What District 3’s TMC has is a recently upgraded video wall that gives Caltrans operators and dispatchers – and their California Highway Patrol “room” mates – fast access to vast troves of information. When a traffic incident occurs, the center can pounce. At the touch of a button, dispatchers, operators and managers can fill the wall with live video images from and near that incident.

With those or any other images coming from the district’s 125 high-definition cameras, TMC personnel can pan, tilt and zoom with barely the lift of a finger.

Caltrans cameras’ live video feeds generally are accessible via QuickMap, but District 3’s TMC has the unique ability to “toggle off” public access to the images when appropriate. Examples include protecting the privacy of people when cameras zoom in on accidents, or ensuring that CHP officers, Caltrans maintenance crews and other emergency response teams can address roadway issues as efficiently as possible.

“That’s helpful to us,” Alconcel said about the toggling feature, “and I think it will be helpful to other districts because you really need that to manage that incident.”

From the scene, an app lets Caltrans maintenance crew leaders use their cellphones to live-stream video images that give TMC folks a better idea of what steps they should take. Drone shots can be incorporated, too. District 3 electrical engineers use a TMC workshop to manufacture different types of cords and antenna equipment that make such communications possible despite the high-altitude remoteness of some traffic incidents along Interstate 80 and U.S. Route 50.

District 3 TMC chief Brian Alconcel

Brian Alconcel, manager of District 3’s Traffic Management Center, in his office last month talks about the site’s technological advances.

District 3’s TMC innovations extend beyond the main operations area. The site also has a sophisticated conference room that can be used for training purposes, too. “It’s actually supporting the other district officers,” said Office of System Operations Chief Joe Rouse, who accompanied Alconcel and CT News on the tour. “It’s basically a very large hub, not just localized to TMC operations.”

The center’s 34,200-square-foot building opened in 1999.

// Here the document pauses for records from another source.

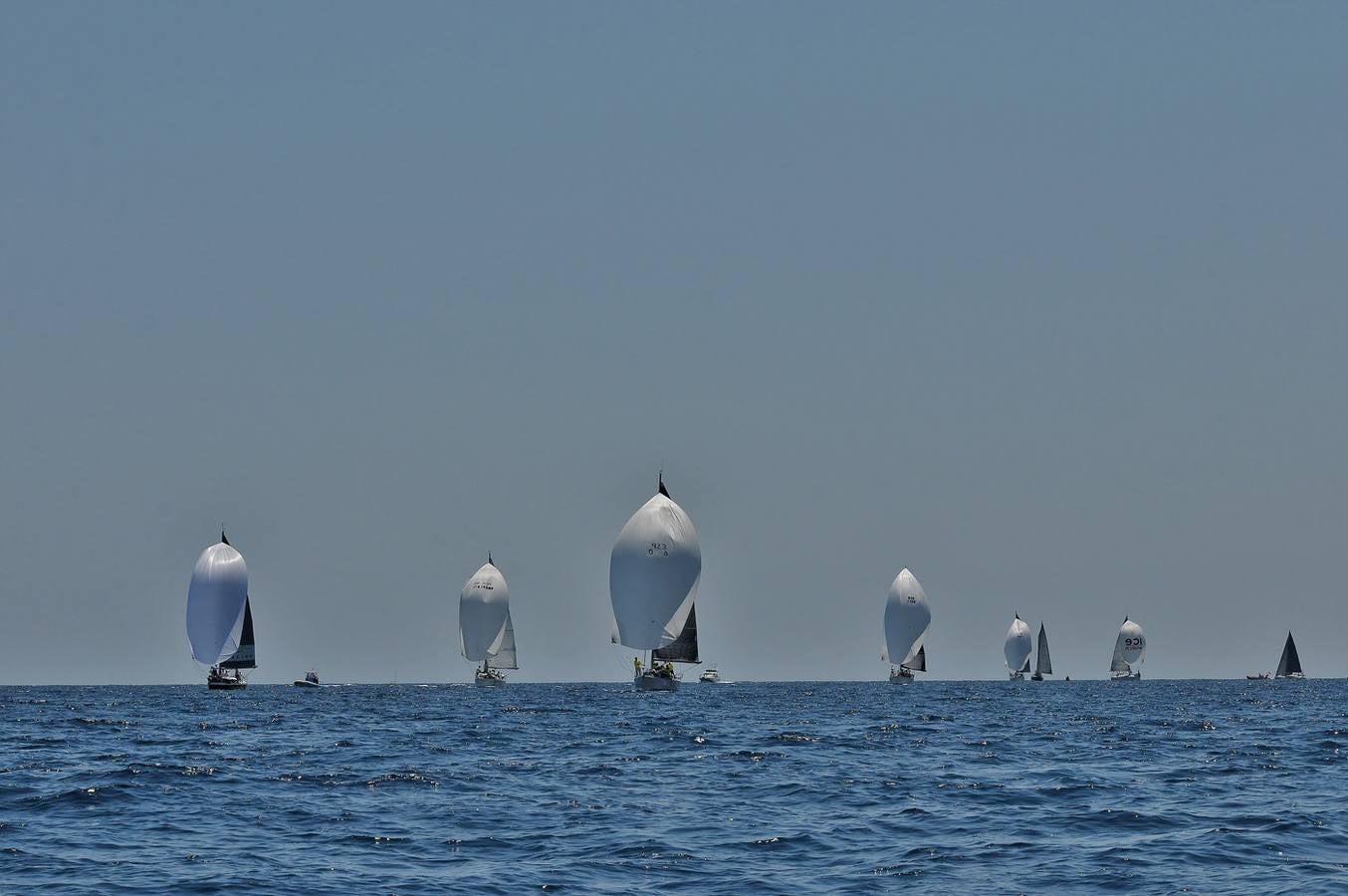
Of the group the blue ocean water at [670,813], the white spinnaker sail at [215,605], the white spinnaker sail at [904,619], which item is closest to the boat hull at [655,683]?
the white spinnaker sail at [215,605]

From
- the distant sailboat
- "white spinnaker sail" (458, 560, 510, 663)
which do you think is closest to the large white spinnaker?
"white spinnaker sail" (458, 560, 510, 663)

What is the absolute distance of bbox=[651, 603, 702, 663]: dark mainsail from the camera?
361 ft

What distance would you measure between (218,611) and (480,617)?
2838 cm

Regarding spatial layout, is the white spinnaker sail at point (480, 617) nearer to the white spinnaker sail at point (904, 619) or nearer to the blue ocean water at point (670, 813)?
the white spinnaker sail at point (904, 619)

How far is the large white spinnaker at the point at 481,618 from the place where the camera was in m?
154

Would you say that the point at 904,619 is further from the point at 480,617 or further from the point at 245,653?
the point at 245,653

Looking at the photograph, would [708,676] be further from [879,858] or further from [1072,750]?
[879,858]

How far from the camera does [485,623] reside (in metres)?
153

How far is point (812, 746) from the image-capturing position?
4494 centimetres

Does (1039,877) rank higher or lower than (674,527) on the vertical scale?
lower

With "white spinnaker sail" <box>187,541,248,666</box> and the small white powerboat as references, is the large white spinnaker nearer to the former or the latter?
the small white powerboat

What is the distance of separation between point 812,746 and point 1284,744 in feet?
46.6

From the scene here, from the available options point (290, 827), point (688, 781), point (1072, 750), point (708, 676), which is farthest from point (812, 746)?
point (708, 676)

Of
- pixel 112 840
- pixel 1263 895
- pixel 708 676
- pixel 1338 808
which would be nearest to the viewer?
pixel 1263 895
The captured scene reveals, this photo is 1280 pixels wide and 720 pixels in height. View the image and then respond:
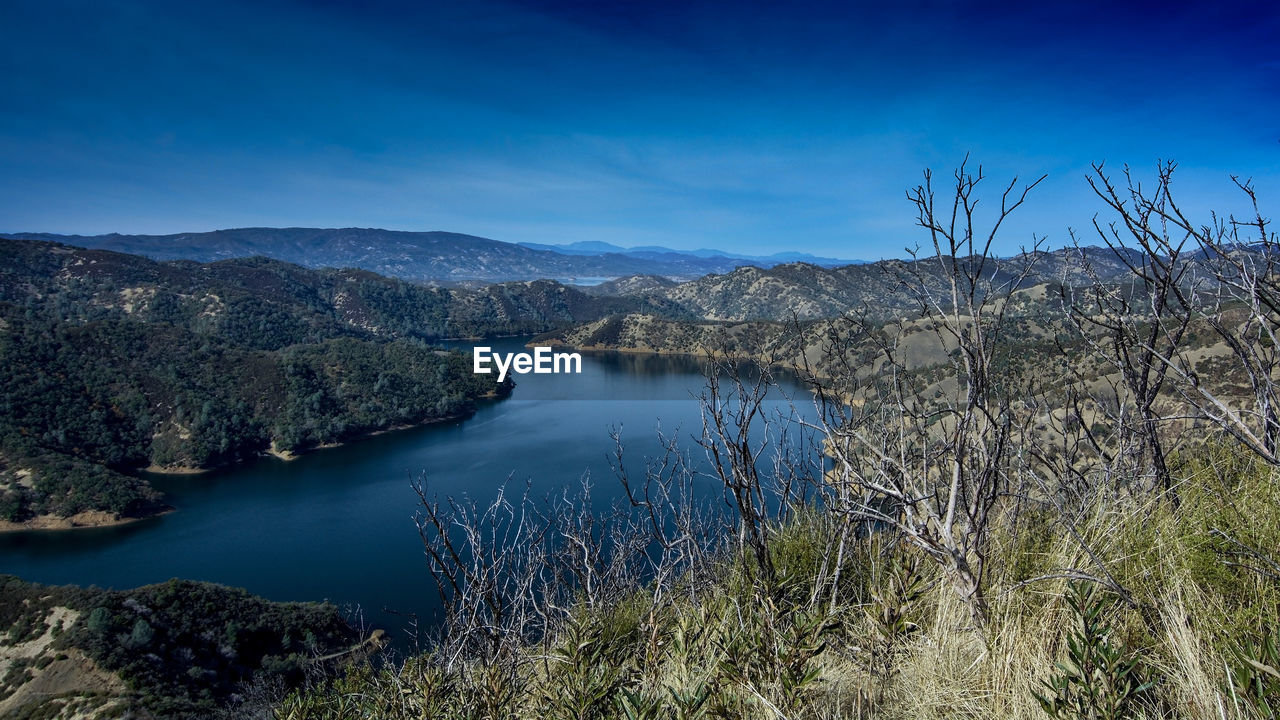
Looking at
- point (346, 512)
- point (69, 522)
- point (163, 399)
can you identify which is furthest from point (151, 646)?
point (163, 399)

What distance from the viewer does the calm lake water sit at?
21.8 m

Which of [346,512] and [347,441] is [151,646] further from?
[347,441]

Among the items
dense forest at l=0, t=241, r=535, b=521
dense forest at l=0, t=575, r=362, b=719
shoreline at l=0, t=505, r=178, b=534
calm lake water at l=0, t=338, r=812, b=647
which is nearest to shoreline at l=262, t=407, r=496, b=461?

“It was designed to withstand higher seismic loads. It’s outside of flood plains, and it’s built to operate 24/7,” said Alconcel, adding that locker rooms, a full kitchen and – across the street – a Costco warehouse come in handy during crises. The building “has security everywhere, everything’s access-badged. We have an onsite 750-kilowatt generator, onsite diesel fuel, too.”

Even the landscaping has been updated. By 2004, fast-growing trees’ roots has pushed up sidewalks, and asphalt patching tried to tame the bumps and cracks. District 3 executives ordered an outdoor re-do that gives the site an impressive appearance. With drought concerns having receded, the building is routinely washed now, too.

“We’ve got people from Singapore, from Africa, all these people coming in here,” Alconcel said. “We don’t want them tripping and hurting themselves, and also we don’t want it to be an eyesore.”

Transportation officials from near and far are visiting District 3’s TMC to gather ideas they can take home to improve their own operations.

“Brian and his team have not been shy to share what they’ve done and talk about how it’s been done,” Rouse said. “The key is just getting the resources to the districts to be able to do that. And we’re slowly but surely heading that way. This is my vision, as the overall statewide program manager. We want to get everybody using the same types of systems. …

“The initial vision for the TMCs was that they would be able to cover for each other,” Rouse continued. “It’s not evolved that way. I want to change that. That is a personal goal for me is to get everybody using the same type of system. …

“We’re all working together to help achieve this common vision for the TMCs so that they’re able to do the job for the people that they were originally intended to do.”